Dataset Information


Thresholds for Arterial Wall Inflammation Quantified by 18F-FDG PET Imaging: Implications for Vascular Interventional Studies.



This study assessed 5 frequently applied arterial 18fluorodeoxyglucose (18F-FDG) uptake metrics in healthy control subjects, those with risk factors and patients with cardiovascular disease (CVD), to derive uptake thresholds in each subject group. Additionally, we tested the reproducibility of these measures and produced recommended sample sizes for interventional drug studies.


18F-FDG positron emission tomography (PET) can identify plaque inflammation as a surrogate endpoint for vascular interventional drug trials. However, an overview of 18F-FDG uptake metrics, threshold values, and reproducibility in healthy compared with diseased subjects is not available.


18F-FDG PET/CT of the carotid arteries and ascending aorta was performed in 83 subjects (61 ± 8 years) comprising 3 groups: 25 healthy controls, 23 patients at increased CVD risk, and 35 patients with known CVD. We quantified 18F-FDG uptake across the whole artery, the most-diseased segment, and within all active segments over several pre-defined cutoffs. We report these data with and without background corrections. Finally, we determined measurement reproducibility and recommended sample sizes for future drug studies based on these results.

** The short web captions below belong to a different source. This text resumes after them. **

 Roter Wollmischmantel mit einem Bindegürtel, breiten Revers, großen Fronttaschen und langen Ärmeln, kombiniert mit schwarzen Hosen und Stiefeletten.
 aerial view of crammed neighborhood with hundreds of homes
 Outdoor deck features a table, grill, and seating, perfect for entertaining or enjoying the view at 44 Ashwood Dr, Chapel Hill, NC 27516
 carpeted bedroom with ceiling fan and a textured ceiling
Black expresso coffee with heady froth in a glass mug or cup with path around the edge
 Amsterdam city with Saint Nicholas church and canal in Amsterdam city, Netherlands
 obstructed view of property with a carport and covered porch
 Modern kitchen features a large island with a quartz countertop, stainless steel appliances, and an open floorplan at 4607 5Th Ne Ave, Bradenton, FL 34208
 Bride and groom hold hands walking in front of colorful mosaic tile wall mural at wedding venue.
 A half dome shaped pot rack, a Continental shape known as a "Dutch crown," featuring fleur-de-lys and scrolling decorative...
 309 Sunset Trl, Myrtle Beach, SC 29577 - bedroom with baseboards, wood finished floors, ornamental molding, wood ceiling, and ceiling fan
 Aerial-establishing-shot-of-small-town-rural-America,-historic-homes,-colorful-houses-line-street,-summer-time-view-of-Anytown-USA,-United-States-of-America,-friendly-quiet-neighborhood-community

All 18F-FDG uptake metrics were significantly different between healthy and diseased subjects for both the carotids and aorta. Thresholds of physiological 18F-FDG uptake were derived from healthy controls using the 90th percentile of their target to background ratio (TBR) value (TBRmax); whole artery TBRmax is 1.84 for the carotids and 2.68 in the aorta. These were exceeded by >52% of risk factor patients and >67% of CVD patients. Reproducibility was excellent in all study groups (intraclass correlation coefficient >0.95). Using carotid TBRmax as a primary endpoint resulted in sample size estimates approximately 20% lower than aorta.


We report thresholds for physiological 18F-FDG uptake in the arterial wall in healthy subjects, which are exceeded by the majority of CVD patients. This remains true, independent of readout vessel, signal quantification method, or the use of background correction. We also confirm the high reproducibility of 18F-FDG PET measures of inflammation. Nevertheless, because of overlap between subject categories and the relatively small population studied, these data have limited generalizability until substantiated in larger, prospective event-driven studies. (Vascular Inflammation in Patients at Risk for Atherosclerotic Disease; NTR5006).